Directions: Check every line in the listing below for "style". Copy the ones where it occurs.

Material to process:
______________________________
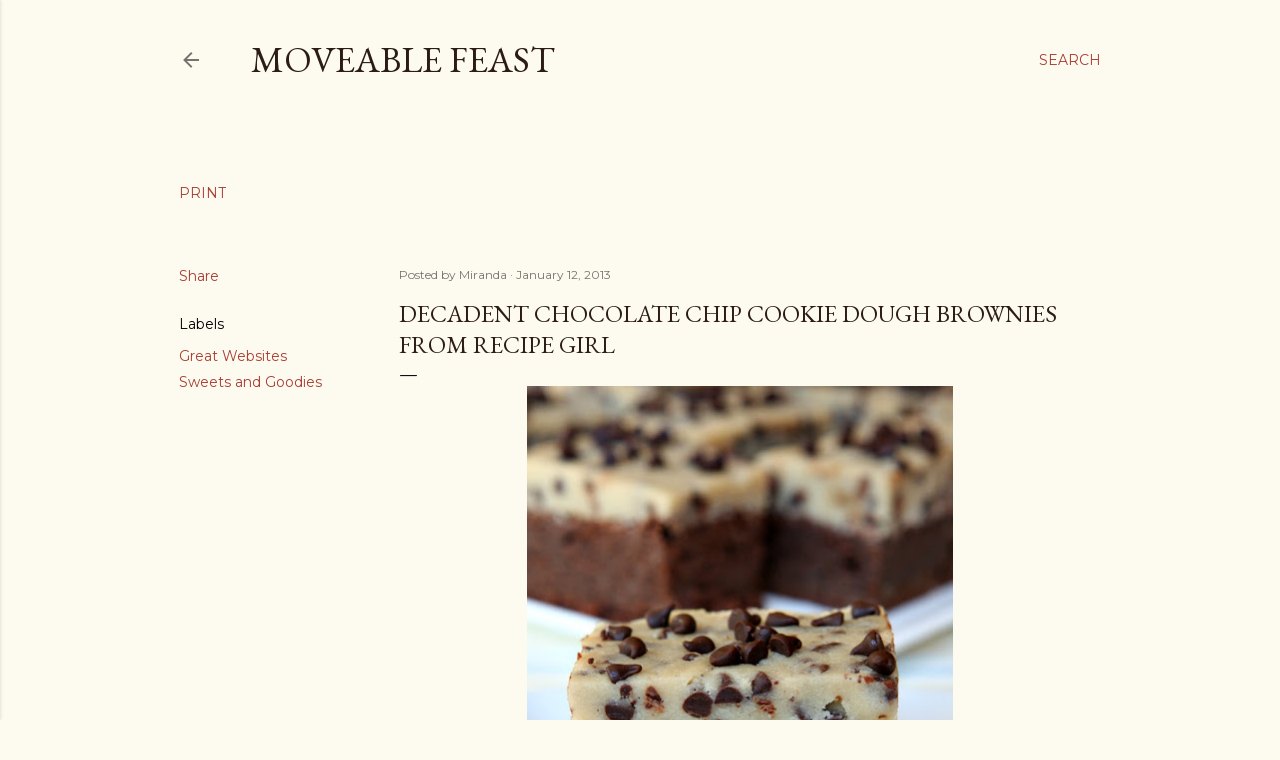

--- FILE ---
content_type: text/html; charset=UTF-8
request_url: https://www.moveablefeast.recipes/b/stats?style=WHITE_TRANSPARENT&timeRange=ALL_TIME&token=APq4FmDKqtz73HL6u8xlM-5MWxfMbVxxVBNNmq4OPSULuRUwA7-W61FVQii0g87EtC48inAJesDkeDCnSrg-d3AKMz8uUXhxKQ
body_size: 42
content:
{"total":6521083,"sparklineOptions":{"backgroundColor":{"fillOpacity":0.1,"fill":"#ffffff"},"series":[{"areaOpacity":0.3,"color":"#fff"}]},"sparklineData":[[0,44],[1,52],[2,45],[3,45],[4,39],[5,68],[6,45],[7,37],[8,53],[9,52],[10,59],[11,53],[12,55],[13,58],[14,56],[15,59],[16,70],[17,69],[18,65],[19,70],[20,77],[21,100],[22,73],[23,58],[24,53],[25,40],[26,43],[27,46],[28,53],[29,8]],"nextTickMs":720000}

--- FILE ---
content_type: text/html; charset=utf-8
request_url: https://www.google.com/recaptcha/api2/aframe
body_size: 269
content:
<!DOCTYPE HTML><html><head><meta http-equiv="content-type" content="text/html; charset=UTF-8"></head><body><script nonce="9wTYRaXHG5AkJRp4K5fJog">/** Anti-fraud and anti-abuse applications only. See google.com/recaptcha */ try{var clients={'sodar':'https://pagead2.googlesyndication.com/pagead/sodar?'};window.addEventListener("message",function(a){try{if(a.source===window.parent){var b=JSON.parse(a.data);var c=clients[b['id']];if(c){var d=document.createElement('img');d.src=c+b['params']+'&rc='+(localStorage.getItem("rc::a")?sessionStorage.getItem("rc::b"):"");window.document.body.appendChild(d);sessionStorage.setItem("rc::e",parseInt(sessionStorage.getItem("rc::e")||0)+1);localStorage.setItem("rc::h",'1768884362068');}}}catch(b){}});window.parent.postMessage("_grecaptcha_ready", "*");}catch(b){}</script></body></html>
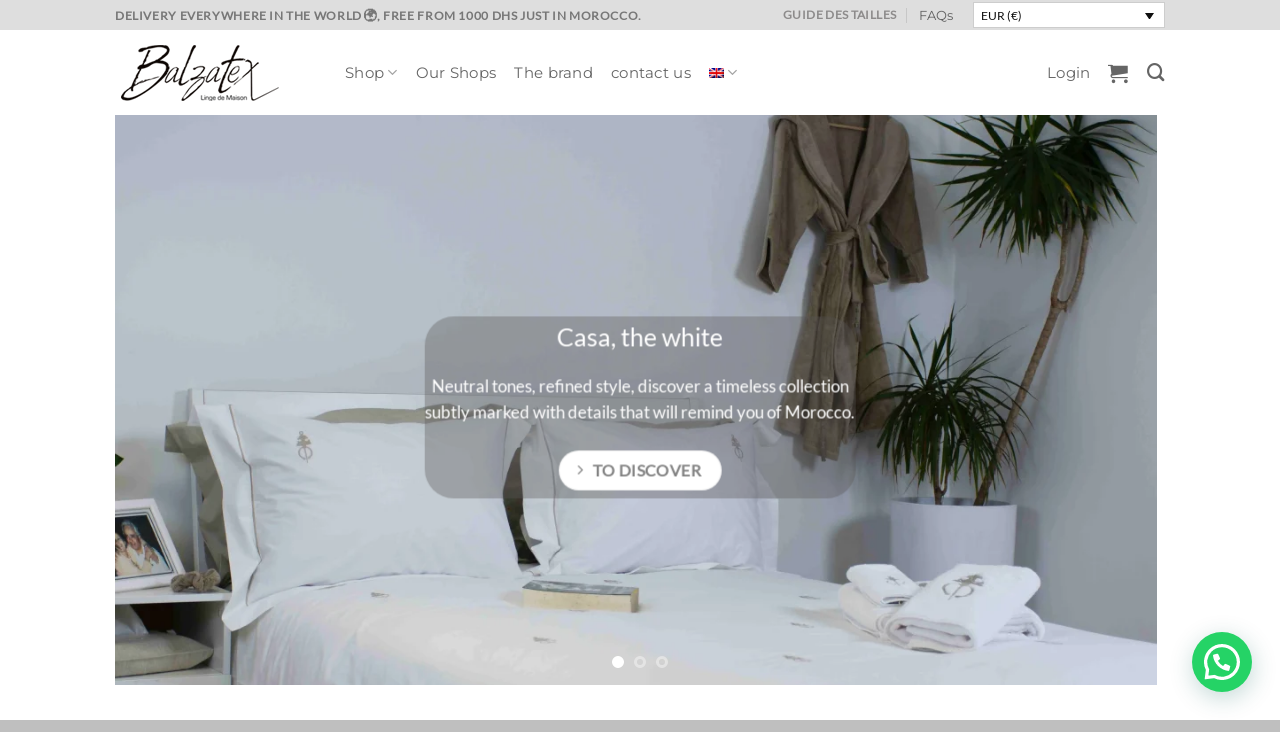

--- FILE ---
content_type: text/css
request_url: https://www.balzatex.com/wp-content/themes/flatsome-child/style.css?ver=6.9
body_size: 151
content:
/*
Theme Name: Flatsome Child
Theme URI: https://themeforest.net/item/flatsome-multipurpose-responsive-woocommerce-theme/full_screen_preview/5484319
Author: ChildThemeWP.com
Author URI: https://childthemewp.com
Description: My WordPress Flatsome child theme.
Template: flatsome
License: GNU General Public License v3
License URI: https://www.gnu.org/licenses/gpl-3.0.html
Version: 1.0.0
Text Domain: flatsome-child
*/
______________________________
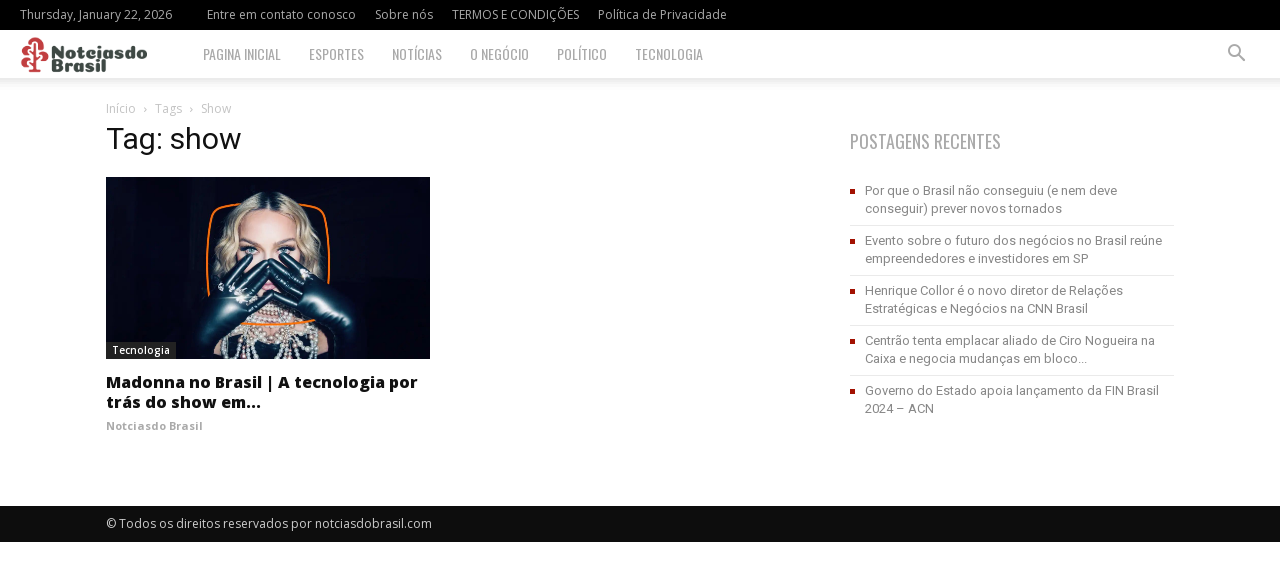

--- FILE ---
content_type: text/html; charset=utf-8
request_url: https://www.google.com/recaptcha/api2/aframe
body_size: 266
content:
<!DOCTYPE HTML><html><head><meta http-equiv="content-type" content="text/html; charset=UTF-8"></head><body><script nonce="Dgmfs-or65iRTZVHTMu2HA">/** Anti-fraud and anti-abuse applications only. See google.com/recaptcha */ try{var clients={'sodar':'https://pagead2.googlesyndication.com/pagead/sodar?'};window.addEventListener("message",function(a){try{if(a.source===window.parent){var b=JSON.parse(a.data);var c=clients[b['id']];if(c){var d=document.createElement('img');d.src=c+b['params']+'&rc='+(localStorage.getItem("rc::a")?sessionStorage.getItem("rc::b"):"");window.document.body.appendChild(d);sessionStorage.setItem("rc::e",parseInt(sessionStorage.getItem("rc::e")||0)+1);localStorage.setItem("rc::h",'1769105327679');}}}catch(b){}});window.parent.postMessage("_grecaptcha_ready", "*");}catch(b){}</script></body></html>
______________________________
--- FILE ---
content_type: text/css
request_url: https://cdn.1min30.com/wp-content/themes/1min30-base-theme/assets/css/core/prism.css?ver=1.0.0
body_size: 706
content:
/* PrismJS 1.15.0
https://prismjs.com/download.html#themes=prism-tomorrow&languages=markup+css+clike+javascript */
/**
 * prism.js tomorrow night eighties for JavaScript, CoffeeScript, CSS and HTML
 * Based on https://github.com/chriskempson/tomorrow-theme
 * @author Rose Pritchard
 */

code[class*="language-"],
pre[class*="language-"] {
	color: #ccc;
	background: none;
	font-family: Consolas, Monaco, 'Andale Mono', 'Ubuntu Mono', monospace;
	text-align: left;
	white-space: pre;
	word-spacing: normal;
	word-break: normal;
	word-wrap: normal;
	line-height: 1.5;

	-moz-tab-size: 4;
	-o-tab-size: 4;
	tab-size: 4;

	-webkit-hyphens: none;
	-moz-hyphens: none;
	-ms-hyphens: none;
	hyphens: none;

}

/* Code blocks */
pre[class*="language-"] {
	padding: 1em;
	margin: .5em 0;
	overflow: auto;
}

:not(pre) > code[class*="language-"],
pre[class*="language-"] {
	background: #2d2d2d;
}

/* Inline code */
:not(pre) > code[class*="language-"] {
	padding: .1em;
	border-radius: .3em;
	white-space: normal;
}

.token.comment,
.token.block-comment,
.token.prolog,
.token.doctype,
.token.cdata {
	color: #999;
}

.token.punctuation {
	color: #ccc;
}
______________________________
Exercise output:
request_url: https://www.moveablefeast.recipes/b/stats?style=WHITE_TRANSPARENT&timeRange=ALL_TIME&token=APq4FmDKqtz73HL6u8xlM-5MWxfMbVxxVBNNmq4OPSULuRUwA7-W61FVQii0g87EtC48inAJesDkeDCnSrg-d3AKMz8uUXhxKQ
request_url: https://www.balzatex.com/wp-content/themes/flatsome-child/style.css?ver=6.9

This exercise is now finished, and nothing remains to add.